For the underdog, though, it seems like an uphill task. Not known for his power, and against a man only stopped by a rampant version of Manny Pacquiao and a questionable version of Margarito, unless Cotto's grown drastically old since May, it's hugely difficult to see Trout inflicting enough punishment on Cotto to score the knockout (+1100). It's unlikely to be his gameplan, either, and the away fighter will surely invest his faith in the judges scoring a fight correctly - on his opponent's turf - once more. Trout, clearly, is very different to the aforementioned southpaw - the last that Cotto faced - and he, of course, has neither the explosive power nor speed that Pacquiao possessed that night. He can present problems from the stance, though, and should he work from range, utilising a height, and considerable five-inch reach, advantage, may find some success, particularly early. It's +500 that he takes the decision.

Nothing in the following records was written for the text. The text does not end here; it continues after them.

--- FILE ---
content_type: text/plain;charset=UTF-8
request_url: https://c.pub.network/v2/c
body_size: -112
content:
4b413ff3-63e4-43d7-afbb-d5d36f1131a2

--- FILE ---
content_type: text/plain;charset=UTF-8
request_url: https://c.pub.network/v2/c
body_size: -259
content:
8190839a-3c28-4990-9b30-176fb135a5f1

The compilers are more split over exactly Cotto wins - but they do think he will. There's +200 available that he forces a stoppage - which, against an unbeaten, technically-good fighter is always difficult to predict with any real conviction. There's a case for it, though - Trout, surely, won't keep the range all night and Cotto can close the gap. How Trout responds to Cotto's body attack is key and, as the shorter, seemingly stronger, man, that's surely where the Puerto Rican will be headed to negate those reach and height advantages. It's +150 for Cotto to win on the cards, but, considering that's an outcome we've only seen twice in five years (Clottey, Mosley), and that Cotto has stopped every guy at 154lb bar Mayweather, there's really an argument that those two prices should be the other way around.
Tyson Fury (-450, as short as -700 elsewhere) takes on Kevin Johnson (+600) in what figures to be Fury's first competitive outing since Dereck Chisora in July 2011. Johnson's not quite the ‘Bum of the Month' Fury predicted he'd be in with at short notice, but it goes without saying that Fury needs to win this to keep up any kind of momentum, if that's indeed what he presently has.
Daniel Jacobs (-2500) continues his remarkable in-ring rehabilitation against trial horse Chris Fitzpatrick (+1000). While it's unlikely Jacobs wins quite as spectacularly as he did last time out, the outcome would appear to be a formality here. Still, Fitzpatrick does has a win over Scott Sigmon under his belt from last year, so perhaps he shouldn't give up waiting on that call from Andre Ward just yet.